The column filed out of the encampment; worn civilians under the eyes of troops bristling with weapons. The strikers were faceless with their visors locked down, but they were no longer anonymous to those they guarded. Colonists joked nervously; strikers joked back with coarse, grim affection.

"You know, Tamara?" Farrell said. He wasn't sure he'd ever be able to understand what he'd just been told, though he didn't doubt the truth of it. "The hardest thing in the world for strikers to believe is that anybody gives a shit about us. But I guess you've convinced C41, for what that's worth."



"Tractor One," said Esther Meyer's helmet in God's voice, "this is Admin One. Hold up for stragglers at the next suitable location. Sections One, Two and Three, close gaps and halt in place. Sections Four, Five and Six, continue forward until you've regained your proper interval. Out."

Seligman immediately took his vehicle out of gear and raised his helmet visor. "This looks pretty damn suitable to me," he said. "Got anything to drink, Councillor Lock?"

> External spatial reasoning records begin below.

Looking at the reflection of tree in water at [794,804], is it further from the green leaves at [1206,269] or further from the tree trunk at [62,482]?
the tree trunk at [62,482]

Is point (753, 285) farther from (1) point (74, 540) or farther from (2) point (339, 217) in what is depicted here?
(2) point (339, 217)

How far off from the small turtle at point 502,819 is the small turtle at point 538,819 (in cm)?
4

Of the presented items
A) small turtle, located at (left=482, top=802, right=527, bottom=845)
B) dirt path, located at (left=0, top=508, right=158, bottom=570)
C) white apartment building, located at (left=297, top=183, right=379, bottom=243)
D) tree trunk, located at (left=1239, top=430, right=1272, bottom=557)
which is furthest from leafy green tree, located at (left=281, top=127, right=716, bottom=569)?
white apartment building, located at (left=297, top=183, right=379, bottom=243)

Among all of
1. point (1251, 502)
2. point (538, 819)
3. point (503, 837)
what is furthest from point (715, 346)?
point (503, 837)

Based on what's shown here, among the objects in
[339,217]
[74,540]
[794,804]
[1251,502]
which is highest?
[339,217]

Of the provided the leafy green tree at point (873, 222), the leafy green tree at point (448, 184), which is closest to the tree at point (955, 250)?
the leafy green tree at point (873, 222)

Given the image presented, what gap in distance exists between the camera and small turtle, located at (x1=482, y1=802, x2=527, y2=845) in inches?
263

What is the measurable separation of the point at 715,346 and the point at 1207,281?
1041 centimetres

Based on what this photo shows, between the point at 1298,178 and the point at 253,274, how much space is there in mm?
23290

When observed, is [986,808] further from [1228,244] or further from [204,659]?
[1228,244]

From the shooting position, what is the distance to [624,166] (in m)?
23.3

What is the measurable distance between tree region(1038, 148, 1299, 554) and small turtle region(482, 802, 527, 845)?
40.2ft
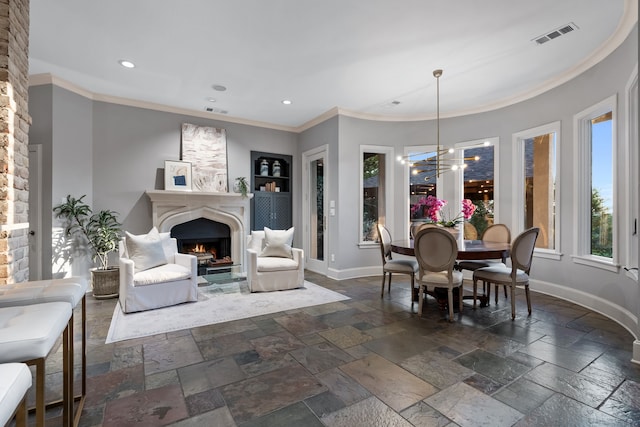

"Water for you and me," Matt said. "Try this canteen, Esther."

Meyer walked forward on the deck, swigging through her open visor. The contents were flavored with whiskey, probably the best bourbon she'd ever drunk in her life. Just enough for taste, but it meant a lot more than that.

Twenty feet ahead of the dozer blade nodded huge flowers on twelve-foot stalks. They grew among the roots of a forest giant. The perfume that oozed from the magenta blooms was musky, enticing. The AI didn't find anything dangerous to humans in the complex scent, but Meyer didn't believe the flowers' only purpose in this jungle was to attract pollinating insects. Maybe they were poisonous to Spooks.

She'd clear it with a grenade before the dozer started forward again. Just in case.

"We're heading toward the center of this crater," Matt said in a quiet voice from just behind her. "We aren't trying to get out any more. I think I know why al-Ibrahimi—or Major Farrell?—changed course."

Matt hadn't asked Meyer about the new course of the past two days. She'd have told him. There wasn't anything that she wouldn't tell him; but because he was so fucking smart he knew better than to ask her. He was the one to keep, which she'd never be able to do . . .

Meyer put an arm around Matt, careful so that her rigid armor didn't hurt him. "The major doesn't make that kind of decision, love," she said. "Especially now."

"The jungle's artificial," Matt said, lacing his arm over hers. He had a stinger again. He'd never be much good with it, but he was trying. "There's a biological control system here in this crater and it's still operating—look at the way threats have been tailored to human metabolisms since we've been here."

Seligman dumped his hard suit's waste container on the other side of the cab. Privacy for bodily functions had gone out the window since the trek began, though there was an attempt to rig a screen around one or two of the pit latrines each time the column halted in the evening.